== Task to complete ==
A set of records appears below. Print them all, word for word.

== Records to use ==
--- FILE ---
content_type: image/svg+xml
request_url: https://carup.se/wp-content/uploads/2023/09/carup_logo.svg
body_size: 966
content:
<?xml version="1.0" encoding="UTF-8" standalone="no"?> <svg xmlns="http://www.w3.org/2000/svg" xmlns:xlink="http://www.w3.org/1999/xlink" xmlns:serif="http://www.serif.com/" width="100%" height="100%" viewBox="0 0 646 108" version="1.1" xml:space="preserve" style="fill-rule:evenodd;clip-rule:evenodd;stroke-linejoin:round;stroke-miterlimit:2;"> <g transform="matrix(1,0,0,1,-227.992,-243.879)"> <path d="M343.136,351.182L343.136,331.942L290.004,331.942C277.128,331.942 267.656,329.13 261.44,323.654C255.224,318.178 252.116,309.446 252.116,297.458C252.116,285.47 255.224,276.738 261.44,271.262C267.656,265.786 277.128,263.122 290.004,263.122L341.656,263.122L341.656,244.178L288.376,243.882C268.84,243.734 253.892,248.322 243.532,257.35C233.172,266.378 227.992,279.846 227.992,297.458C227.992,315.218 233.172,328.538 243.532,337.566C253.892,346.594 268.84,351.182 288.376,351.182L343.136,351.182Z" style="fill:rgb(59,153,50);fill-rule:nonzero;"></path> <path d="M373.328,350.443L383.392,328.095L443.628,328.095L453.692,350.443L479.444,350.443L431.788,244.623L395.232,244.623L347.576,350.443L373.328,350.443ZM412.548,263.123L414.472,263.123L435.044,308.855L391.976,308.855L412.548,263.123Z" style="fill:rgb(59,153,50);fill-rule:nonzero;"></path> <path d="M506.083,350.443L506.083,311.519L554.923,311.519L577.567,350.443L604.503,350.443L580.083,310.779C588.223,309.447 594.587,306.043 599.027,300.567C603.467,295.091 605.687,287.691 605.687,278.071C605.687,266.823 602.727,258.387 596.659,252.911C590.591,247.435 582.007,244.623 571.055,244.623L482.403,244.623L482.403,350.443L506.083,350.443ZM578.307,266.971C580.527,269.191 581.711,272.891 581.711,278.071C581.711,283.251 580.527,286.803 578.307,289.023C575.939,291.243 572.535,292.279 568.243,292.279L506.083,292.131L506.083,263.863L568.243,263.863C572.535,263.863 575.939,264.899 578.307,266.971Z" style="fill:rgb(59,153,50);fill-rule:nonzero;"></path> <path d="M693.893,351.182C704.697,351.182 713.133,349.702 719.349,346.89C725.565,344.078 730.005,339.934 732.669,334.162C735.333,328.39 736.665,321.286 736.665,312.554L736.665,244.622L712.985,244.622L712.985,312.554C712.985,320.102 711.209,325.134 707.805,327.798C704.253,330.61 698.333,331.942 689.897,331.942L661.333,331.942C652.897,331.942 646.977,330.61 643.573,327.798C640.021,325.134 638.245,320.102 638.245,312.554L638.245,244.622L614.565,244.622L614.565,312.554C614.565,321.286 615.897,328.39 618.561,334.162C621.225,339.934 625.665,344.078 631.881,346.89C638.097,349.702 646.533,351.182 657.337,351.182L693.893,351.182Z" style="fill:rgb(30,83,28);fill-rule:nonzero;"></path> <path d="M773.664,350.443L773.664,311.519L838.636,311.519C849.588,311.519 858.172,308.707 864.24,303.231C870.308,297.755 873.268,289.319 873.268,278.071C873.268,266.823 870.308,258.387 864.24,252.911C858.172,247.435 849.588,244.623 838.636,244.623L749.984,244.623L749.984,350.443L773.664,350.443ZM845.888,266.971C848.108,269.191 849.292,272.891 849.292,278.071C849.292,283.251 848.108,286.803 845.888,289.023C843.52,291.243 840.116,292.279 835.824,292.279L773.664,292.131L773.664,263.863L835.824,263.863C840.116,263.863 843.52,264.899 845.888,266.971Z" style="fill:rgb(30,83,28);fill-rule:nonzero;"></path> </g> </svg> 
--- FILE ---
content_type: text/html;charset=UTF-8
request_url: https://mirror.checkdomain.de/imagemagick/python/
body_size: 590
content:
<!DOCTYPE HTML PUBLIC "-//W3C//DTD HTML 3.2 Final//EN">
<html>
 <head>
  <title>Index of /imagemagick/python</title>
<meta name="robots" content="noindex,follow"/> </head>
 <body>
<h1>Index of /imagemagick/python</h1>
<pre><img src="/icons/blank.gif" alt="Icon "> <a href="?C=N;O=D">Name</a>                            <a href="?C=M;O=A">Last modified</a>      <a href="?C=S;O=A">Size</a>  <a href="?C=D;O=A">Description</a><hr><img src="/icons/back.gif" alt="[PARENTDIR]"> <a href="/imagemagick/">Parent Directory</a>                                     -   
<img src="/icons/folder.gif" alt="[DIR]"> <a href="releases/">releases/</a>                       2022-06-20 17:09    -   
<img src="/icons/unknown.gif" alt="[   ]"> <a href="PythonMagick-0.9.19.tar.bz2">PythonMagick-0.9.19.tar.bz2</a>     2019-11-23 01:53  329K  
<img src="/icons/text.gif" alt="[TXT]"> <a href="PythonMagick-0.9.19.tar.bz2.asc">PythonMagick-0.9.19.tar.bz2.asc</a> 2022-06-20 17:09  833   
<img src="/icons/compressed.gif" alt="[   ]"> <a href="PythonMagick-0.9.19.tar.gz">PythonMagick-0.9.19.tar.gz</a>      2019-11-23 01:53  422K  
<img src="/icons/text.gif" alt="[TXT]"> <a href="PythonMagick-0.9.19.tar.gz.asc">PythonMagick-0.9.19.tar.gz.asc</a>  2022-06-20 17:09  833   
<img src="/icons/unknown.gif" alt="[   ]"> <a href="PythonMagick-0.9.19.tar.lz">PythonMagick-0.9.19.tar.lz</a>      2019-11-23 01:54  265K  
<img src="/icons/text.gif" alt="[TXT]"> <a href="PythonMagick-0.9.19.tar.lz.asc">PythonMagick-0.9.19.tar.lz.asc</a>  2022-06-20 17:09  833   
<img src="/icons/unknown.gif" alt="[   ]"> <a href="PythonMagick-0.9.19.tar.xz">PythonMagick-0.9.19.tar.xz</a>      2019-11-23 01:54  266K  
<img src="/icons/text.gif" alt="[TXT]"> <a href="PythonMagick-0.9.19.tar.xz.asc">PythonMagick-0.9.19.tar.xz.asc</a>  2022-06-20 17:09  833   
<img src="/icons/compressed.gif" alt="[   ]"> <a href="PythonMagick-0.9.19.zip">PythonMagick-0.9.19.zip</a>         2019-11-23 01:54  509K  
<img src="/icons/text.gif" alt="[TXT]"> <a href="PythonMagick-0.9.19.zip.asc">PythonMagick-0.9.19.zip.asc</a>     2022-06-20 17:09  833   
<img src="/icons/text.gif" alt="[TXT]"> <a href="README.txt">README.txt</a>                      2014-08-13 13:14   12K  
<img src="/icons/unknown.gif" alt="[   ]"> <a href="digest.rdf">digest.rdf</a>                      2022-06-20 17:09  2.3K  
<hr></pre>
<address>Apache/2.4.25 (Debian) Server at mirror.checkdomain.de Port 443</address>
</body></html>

== Task response ==
--- FILE ---
content_type: image/svg+xml
request_url: https://carup.se/wp-content/uploads/2023/09/carup_logo.svg
body_size: 966
content:
<?xml version="1.0" encoding="UTF-8" standalone="no"?> <svg xmlns="http://www.w3.org/2000/svg" xmlns:xlink="http://www.w3.org/1999/xlink" xmlns:serif="http://www.serif.com/" width="100%" height="100%" viewBox="0 0 646 108" version="1.1" xml:space="preserve" style="fill-rule:evenodd;clip-rule:evenodd;stroke-linejoin:round;stroke-miterlimit:2;"> <g transform="matrix(1,0,0,1,-227.992,-243.879)"> <path d="M343.136,351.182L343.136,331.942L290.004,331.942C277.128,331.942 267.656,329.13 261.44,323.654C255.224,318.178 252.116,309.446 252.116,297.458C252.116,285.47 255.224,276.738 261.44,271.262C267.656,265.786 277.128,263.122 290.004,263.122L341.656,263.122L341.656,244.178L288.376,243.882C268.84,243.734 253.892,248.322 243.532,257.35C233.172,266.378 227.992,279.846 227.992,297.458C227.992,315.218 233.172,328.538 243.532,337.566C253.892,346.594 268.84,351.182 288.376,351.182L343.136,351.182Z" style="fill:rgb(59,153,50);fill-rule:nonzero;"></path> <path d="M373.328,350.443L383.392,328.095L443.628,328.095L453.692,350.443L479.444,350.443L431.788,244.623L395.232,244.623L347.576,350.443L373.328,350.443ZM412.548,263.123L414.472,263.123L435.044,308.855L391.976,308.855L412.548,263.123Z" style="fill:rgb(59,153,50);fill-rule:nonzero;"></path> <path d="M506.083,350.443L506.083,311.519L554.923,311.519L577.567,350.443L604.503,350.443L580.083,310.779C588.223,309.447 594.587,306.043 599.027,300.567C603.467,295.091 605.687,287.691 605.687,278.071C605.687,266.823 602.727,258.387 596.659,252.911C590.591,247.435 582.007,244.623 571.055,244.623L482.403,244.623L482.403,350.443L506.083,350.443ZM578.307,266.971C580.527,269.191 581.711,272.891 581.711,278.071C581.711,283.251 580.527,286.803 578.307,289.023C575.939,291.243 572.535,292.279 568.243,292.279L506.083,292.131L506.083,263.863L568.243,263.863C572.535,263.863 575.939,264.899 578.307,266.971Z" style="fill:rgb(59,153,50);fill-rule:nonzero;"></path> <path d="M693.893,351.182C704.697,351.182 713.133,349.702 719.349,346.89C725.565,344.078 730.005,339.934 732.669,334.162C735.333,328.39 736.665,321.286 736.665,312.554L736.665,244.622L712.985,244.622L712.985,312.554C712.985,320.102 711.209,325.134 707.805,327.798C704.253,330.61 698.333,331.942 689.897,331.942L661.333,331.942C652.897,331.942 646.977,330.61 643.573,327.798C640.021,325.134 638.245,320.102 638.245,312.554L638.245,244.622L614.565,244.622L614.565,312.554C614.565,321.286 615.897,328.39 618.561,334.162C621.225,339.934 625.665,344.078 631.881,346.89C638.097,349.702 646.533,351.182 657.337,351.182L693.893,351.182Z" style="fill:rgb(30,83,28);fill-rule:nonzero;"></path> <path d="M773.664,350.443L773.664,311.519L838.636,311.519C849.588,311.519 858.172,308.707 864.24,303.231C870.308,297.755 873.268,289.319 873.268,278.071C873.268,266.823 870.308,258.387 864.24,252.911C858.172,247.435 849.588,244.623 838.636,244.623L749.984,244.623L749.984,350.443L773.664,350.443ZM845.888,266.971C848.108,269.191 849.292,272.891 849.292,278.071C849.292,283.251 848.108,286.803 845.888,289.023C843.52,291.243 840.116,292.279 835.824,292.279L773.664,292.131L773.664,263.863L835.824,263.863C840.116,263.863 843.52,264.899 845.888,266.971Z" style="fill:rgb(30,83,28);fill-rule:nonzero;"></path> </g> </svg> 
--- FILE ---
content_type: text/html;charset=UTF-8
request_url: https://mirror.checkdomain.de/imagemagick/python/
body_size: 590
content:
<!DOCTYPE HTML PUBLIC "-//W3C//DTD HTML 3.2 Final//EN">
<html>
 <head>
  <title>Index of /imagemagick/python</title>
<meta name="robots" content="noindex,follow"/> </head>
 <body>
<h1>Index of /imagemagick/python</h1>
<pre><img src="/icons/blank.gif" alt="Icon "> <a href="?C=N;O=D">Name</a>                            <a href="?C=M;O=A">Last modified</a>      <a href="?C=S;O=A">Size</a>  <a href="?C=D;O=A">Description</a><hr><img src="/icons/back.gif" alt="[PARENTDIR]"> <a href="/imagemagick/">Parent Directory</a>                                     -   
<img src="/icons/folder.gif" alt="[DIR]"> <a href="releases/">releases/</a>                       2022-06-20 17:09    -   
<img src="/icons/unknown.gif" alt="[   ]"> <a href="PythonMagick-0.9.19.tar.bz2">PythonMagick-0.9.19.tar.bz2</a>     2019-11-23 01:53  329K  
<img src="/icons/text.gif" alt="[TXT]"> <a href="PythonMagick-0.9.19.tar.bz2.asc">PythonMagick-0.9.19.tar.bz2.asc</a> 2022-06-20 17:09  833   
<img src="/icons/compressed.gif" alt="[   ]"> <a href="PythonMagick-0.9.19.tar.gz">PythonMagick-0.9.19.tar.gz</a>      2019-11-23 01:53  422K  
<img src="/icons/text.gif" alt="[TXT]"> <a href="PythonMagick-0.9.19.tar.gz.asc">PythonMagick-0.9.19.tar.gz.asc</a>  2022-06-20 17:09  833   
<img src="/icons/unknown.gif" alt="[   ]"> <a href="PythonMagick-0.9.19.tar.lz">PythonMagick-0.9.19.tar.lz</a>      2019-11-23 01:54  265K  
<img src="/icons/text.gif" alt="[TXT]"> <a href="PythonMagick-0.9.19.tar.lz.asc">PythonMagick-0.9.19.tar.lz.asc</a>  2022-06-20 17:09  833   
<img src="/icons/unknown.gif" alt="[   ]"> <a href="PythonMagick-0.9.19.tar.xz">PythonMagick-0.9.19.tar.xz</a>      2019-11-23 01:54  266K  
<img src="/icons/text.gif" alt="[TXT]"> <a href="PythonMagick-0.9.19.tar.xz.asc">PythonMagick-0.9.19.tar.xz.asc</a>  2022-06-20 17:09  833   
<img src="/icons/compressed.gif" alt="[   ]"> <a href="PythonMagick-0.9.19.zip">PythonMagick-0.9.19.zip</a>         2019-11-23 01:54  509K  
<img src="/icons/text.gif" alt="[TXT]"> <a href="PythonMagick-0.9.19.zip.asc">PythonMagick-0.9.19.zip.asc</a>     2022-06-20 17:09  833   
<img src="/icons/text.gif" alt="[TXT]"> <a href="README.txt">README.txt</a>                      2014-08-13 13:14   12K  
<img src="/icons/unknown.gif" alt="[   ]"> <a href="digest.rdf">digest.rdf</a>                      2022-06-20 17:09  2.3K  
<hr></pre>
<address>Apache/2.4.25 (Debian) Server at mirror.checkdomain.de Port 443</address>
</body></html>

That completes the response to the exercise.